Ragam Inovasi SIAC untuk Tangani Kasus Arbitrase Internasional
Belajar dari SIAC:

Ragam Inovasi SIAC untuk Tangani Kasus Arbitrase Internasional

Sifat kedaruratan dalam penyelesaian sengketa dapat diakomodasi melalui Emergency Iinterim Relief.

Oleh:
Hamalatul Qur'ani
Bacaan 2 Menit
Ilustrasi penyelesaian sengketa. Ilustrator: HGW
Ilustrasi penyelesaian sengketa. Ilustrator: HGW

Kurang dari tiga dekade sejak kelahirannya, Singapore International Arbitration Centre (SIAC) telah tumbuh sebagai salah satu instansi global dengan beban penanganan perkara arbitrase tertinggi di dunia. Beragam inovasi yang memudahkan pihak yang berperkara tak henti-hentinya dikeluarkan.

Tidak heran bila Queen Mary University of London International Arbitration Survey (QMUL Survey) menobatkan SIAC sebagai the most preferred arbitral institution di Asia dan meraih peringkat ketiga di dunia. “Dalam kurun lima tahun terakhir, kita sudah menangani kasus yang melibatkan para pihak di lebih dari 100 yurisdiksi,” ungkap CEO SIAC, Lim Seok Hui dalam SIAC webcast, Rabu, (8/4).

Indonesia, termasuk negara dengan peringkat ketujuh setelah Switzerland, (Uni Emirat Arab) UAE, Brunei Darussalam, USA, China, Filipina dan India sebagai pengguna jasa SIAC terbanyak sepanjang 2019. Lim juga mengungkapkan, 80 persen kasus yang terdaftar dan ditangani SIAC adalah kasus berjangkauan internasional. Seiring meningkatnya kepercayaan international users terhadap SIAC, ia menyebut jangka waktu pemeriksaan perkara oleh arbiter SIAC juga terus ditingkatkan. “Rata-rata waktu pemeriksaan kita bisa selesai dalam 12,4 hari,” terangnya.

Lima tahun lalu, SIAC hanya mencatat penanganan perkara sebanyak 222 kasus. Bila dibandingkan dengan kasus masuk 2019, terjadi lonjakan perkara hingga 50 persen lebih dengan total 479 kasus dan nilai perkara mencapai AS$8.09 miliar. Peningkatan ini  diungkapkan President SIAC Court of Arbitration, Gary Born. Ada banyak pertumbuhan di seluruh aspek proses arbitrase di SIAC, seperti meningkatnya jumlah penunjukan emergency arbitrators (EA), peningkatan jumlah early dismissal,dan expedited procedure yang ditangani. “Setiap aspek penanganan perkara seperti joinder dan konsolidasi juga menunjukkan peningkatan peminat yang sangat tinggi dibandingkan tahun-tahun sebelumnya,” ungkapnya.

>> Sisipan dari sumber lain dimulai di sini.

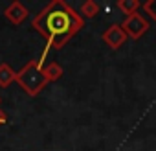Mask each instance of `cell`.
<instances>
[{"mask_svg": "<svg viewBox=\"0 0 156 151\" xmlns=\"http://www.w3.org/2000/svg\"><path fill=\"white\" fill-rule=\"evenodd\" d=\"M140 8H141V2H140V0H119V2H118V9L123 11L127 17L132 15V13H136Z\"/></svg>", "mask_w": 156, "mask_h": 151, "instance_id": "9c48e42d", "label": "cell"}, {"mask_svg": "<svg viewBox=\"0 0 156 151\" xmlns=\"http://www.w3.org/2000/svg\"><path fill=\"white\" fill-rule=\"evenodd\" d=\"M6 122H8V114H6L2 109H0V125H4Z\"/></svg>", "mask_w": 156, "mask_h": 151, "instance_id": "8fae6325", "label": "cell"}, {"mask_svg": "<svg viewBox=\"0 0 156 151\" xmlns=\"http://www.w3.org/2000/svg\"><path fill=\"white\" fill-rule=\"evenodd\" d=\"M127 39H129V37H127V33L123 31L121 24H110V26L103 31V41H105V42L108 44V48H112V50L121 48Z\"/></svg>", "mask_w": 156, "mask_h": 151, "instance_id": "277c9868", "label": "cell"}, {"mask_svg": "<svg viewBox=\"0 0 156 151\" xmlns=\"http://www.w3.org/2000/svg\"><path fill=\"white\" fill-rule=\"evenodd\" d=\"M141 8H143V11L156 22V0H147V2L141 4Z\"/></svg>", "mask_w": 156, "mask_h": 151, "instance_id": "30bf717a", "label": "cell"}, {"mask_svg": "<svg viewBox=\"0 0 156 151\" xmlns=\"http://www.w3.org/2000/svg\"><path fill=\"white\" fill-rule=\"evenodd\" d=\"M121 28H123V31L127 33L129 39L138 41L140 37H143V35L147 33V30H149V22H147V19H145L143 15H140V13L136 11V13L125 17V20L121 22Z\"/></svg>", "mask_w": 156, "mask_h": 151, "instance_id": "3957f363", "label": "cell"}, {"mask_svg": "<svg viewBox=\"0 0 156 151\" xmlns=\"http://www.w3.org/2000/svg\"><path fill=\"white\" fill-rule=\"evenodd\" d=\"M28 9H26V6L22 4V2H19V0H15V2H11L6 9H4V17L11 22V24H15V26H19V24H22L26 19H28Z\"/></svg>", "mask_w": 156, "mask_h": 151, "instance_id": "5b68a950", "label": "cell"}, {"mask_svg": "<svg viewBox=\"0 0 156 151\" xmlns=\"http://www.w3.org/2000/svg\"><path fill=\"white\" fill-rule=\"evenodd\" d=\"M83 26H85L83 17L72 6H68L64 0H53L42 11H39V15L31 22V28L46 41L44 52L37 59L39 64L44 66V59H46L48 52L64 48V44L73 35L79 33L83 30Z\"/></svg>", "mask_w": 156, "mask_h": 151, "instance_id": "6da1fadb", "label": "cell"}, {"mask_svg": "<svg viewBox=\"0 0 156 151\" xmlns=\"http://www.w3.org/2000/svg\"><path fill=\"white\" fill-rule=\"evenodd\" d=\"M15 81L24 89V92L31 98L39 96L42 92V89L48 85V79L44 78V74H42V66L39 64L37 59L26 63L19 72H17V78Z\"/></svg>", "mask_w": 156, "mask_h": 151, "instance_id": "7a4b0ae2", "label": "cell"}, {"mask_svg": "<svg viewBox=\"0 0 156 151\" xmlns=\"http://www.w3.org/2000/svg\"><path fill=\"white\" fill-rule=\"evenodd\" d=\"M17 78V72L8 64V63H0V87H9Z\"/></svg>", "mask_w": 156, "mask_h": 151, "instance_id": "52a82bcc", "label": "cell"}, {"mask_svg": "<svg viewBox=\"0 0 156 151\" xmlns=\"http://www.w3.org/2000/svg\"><path fill=\"white\" fill-rule=\"evenodd\" d=\"M0 103H2V98H0Z\"/></svg>", "mask_w": 156, "mask_h": 151, "instance_id": "7c38bea8", "label": "cell"}, {"mask_svg": "<svg viewBox=\"0 0 156 151\" xmlns=\"http://www.w3.org/2000/svg\"><path fill=\"white\" fill-rule=\"evenodd\" d=\"M99 13V4L94 2V0H85L79 8V15L81 17H88V19H94L96 15Z\"/></svg>", "mask_w": 156, "mask_h": 151, "instance_id": "ba28073f", "label": "cell"}, {"mask_svg": "<svg viewBox=\"0 0 156 151\" xmlns=\"http://www.w3.org/2000/svg\"><path fill=\"white\" fill-rule=\"evenodd\" d=\"M42 74H44V78H46L48 83H50V81H57V79H61V78H62V74H64V70H62V66H61L59 63L50 61V63H46V64L42 66Z\"/></svg>", "mask_w": 156, "mask_h": 151, "instance_id": "8992f818", "label": "cell"}]
</instances>
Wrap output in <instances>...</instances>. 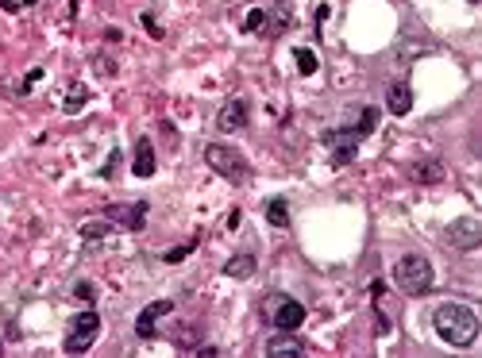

(Baca juga: SIAC Respons Positif Perwakilan Indonesia di Lembaga Arbitrase Internasional).

Hukumonline mencatat ada banyak gebrakan inovatif yang telah berupaya dikembangkan SIAC sejak awal berdirinya, demi memudahkan dan merespon setiap masukan dari pemangku kepentingan. Salah satu inovasi yang diperkenalkan melalui SIAC Rules 2010 dan banyak diminati adalah Emergency Interim Relief (EIR).

Melalui EIR, hilang atau musnahnya aset yang menjadi objek sengketa arbitrase dapat diantisipasi sebelum tribunal arbitrase dibentuk, sehingga risiko kehilangan aset ketika arbitral award nantinya dikeluarkan akan semakin kecil. Sifat darurat dari pelaksanaan EIR ini, melibatkan arbiter yang sifat pengangkatannya juga dilakukan secara darurat. Arbiter tersebut dikenal sebagai emergency arbitrators (EA).

EIR lahir sebagai jawaban atas sulitnya eksekusi asset pasca putusan arbitrase dikeluarkan, padahal biaya dan effort yang dikeluarkan untuk memenangkan perkara tentu tidak sedikit. Sejak awal diperkenalkan hingga 2019, sebanyak 94 permohonan EA sudah diterima SIAC, 10 di antaranya merupakan permohonan yang diajukan sepanjang 2019. Paling besar, permohonan EA berkaitan dengan sektor korporasi (39 persen), commercial (14 persen), konstruksi/infrastruktur/engineering (13 persen), perdagangan (12 persen), dan maritime/shipping (9 persen).